Tuesday continued a tough week on Wall Street, with indexes moving lower again. A high reading on producer prices signaled that inflation could be a persistent problem, and now, market participants are waiting to see what the Federal Reserve will say about monetary policy going forward. The S&P 500 (^GSPC 0.87%), Dow Jones Industrial Average (^DJI 0.67%), and Nasdaq Composite (^IXIC 1.11%) were all down on the day, although they finished well above their worst levels.

Index

Daily Percentage Change

Daily Point Change

Dow

(0.30%)

(107)

S&P 500

(0.75%)

(35)

Nasdaq

(1.14%)

(176)

Data source: Yahoo! Finance.

Amid inflation concerns, investors seemed to gravitate toward companies associated with hard assets. That's a big part of how Alcoa (AA 2.31%), ArcelorMittal (MT 1.65%), and EQT (EQT 3.60%) managed to post gains on Tuesday. Below, we'll look more closely at these names to see why investors have confidence in their future prospects.

Alcoa shines

Alcoa's stock rose almost 6%. The aluminum specialist had a number of things going well for it today.

First, the company got word that its stock will join the S&P MidCap 400 index.
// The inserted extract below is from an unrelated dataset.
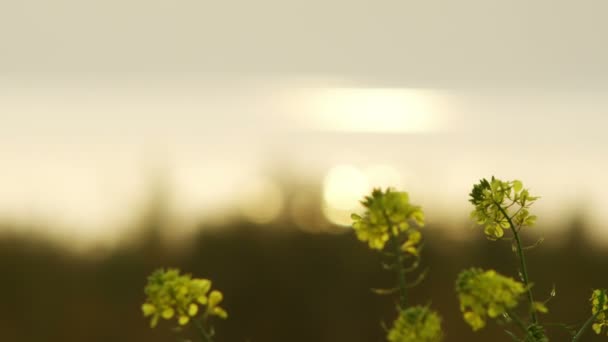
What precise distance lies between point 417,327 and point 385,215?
9.1 inches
Alcoa will fill the spot to be left vacant by Hill-Rom Holdings, whose acquisition was finalized today.

Person looking at production floor with rolls of aluminum.
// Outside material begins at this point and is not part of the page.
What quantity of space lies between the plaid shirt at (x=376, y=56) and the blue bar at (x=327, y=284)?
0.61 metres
Image source: Getty Images.

In addition, Alcoa announced that it has purchased group annuity contracts in order to reduce the risk levels in its pension plans. Employers have increasingly looked for ways to ensure that they can meet future pension obligations to workers, and annuities have been one way to provide for future pension payments.

Finally, investors seemed to be comfortable with Alcoa's decision earlier this week to close its smelter operations in the Washington town of Wenatchee. The move follows decisions to restart offshore smelters, with the decision suggesting that cost and market factors might be justifying a shift in Alcoa's production footprint.
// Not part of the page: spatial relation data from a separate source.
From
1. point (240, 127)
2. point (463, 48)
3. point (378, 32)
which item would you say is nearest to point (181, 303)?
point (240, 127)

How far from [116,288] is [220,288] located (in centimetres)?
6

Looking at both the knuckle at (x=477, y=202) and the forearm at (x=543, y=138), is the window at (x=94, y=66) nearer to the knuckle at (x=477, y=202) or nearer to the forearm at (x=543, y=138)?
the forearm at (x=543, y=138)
The whole market looks forward to Alcoa's earnings, which are due out in early January. Whatever the aluminum company says could have implications for the entire materials sector.

Steeling its resolve

Elsewhere, shares of ArcelorMittal were up nearly 7%. The steelmaker has made waves as investors look for smart infrastructure plays.

The most immediate news affecting ArcelorMittal involved a capital move. The steelmaker repurchased some of its convertible debt, entering into privately negotiated transactions with certain holders. That might not seem to have much to do with the stock, but as part of the deal, ArcelorMittal said it would buy its own stock to unwind hedge positions associated with the convertible debt.

ArcelorMittal made a huge move in selling its U.S. steelmaking assets to Cleveland-Cliffs earlier this year, but it remains a global giant in steel production. That should bode well as projects to fix roads, bridges, and other infrastructure assets get started.

A big buy

Finally, shares of EQT rose 6%. The natural gas energy company made two shareholder-friendly moves.

First, the company announced a $1 billion buyback. With clean energy demand raising interest in natural gas, EQT expects to have ample cash flow.

In addition, EQT reinstated its regular dividend. At $0.125 per share every quarter, EQT will have a yield of less than 2.5%, but shareholders are nevertheless pleased to see capital flowing back to them.

Many see natural gas playing a role even as a transition to renewable energy takes place. If that's the case, EQT could continue to benefit.

Watch materials

When prices are going up, companies that sell goods that are in demand often benefit. That's a good reason to keep your eyes on EQT, ArcelorMittal, and Alcoa going forward.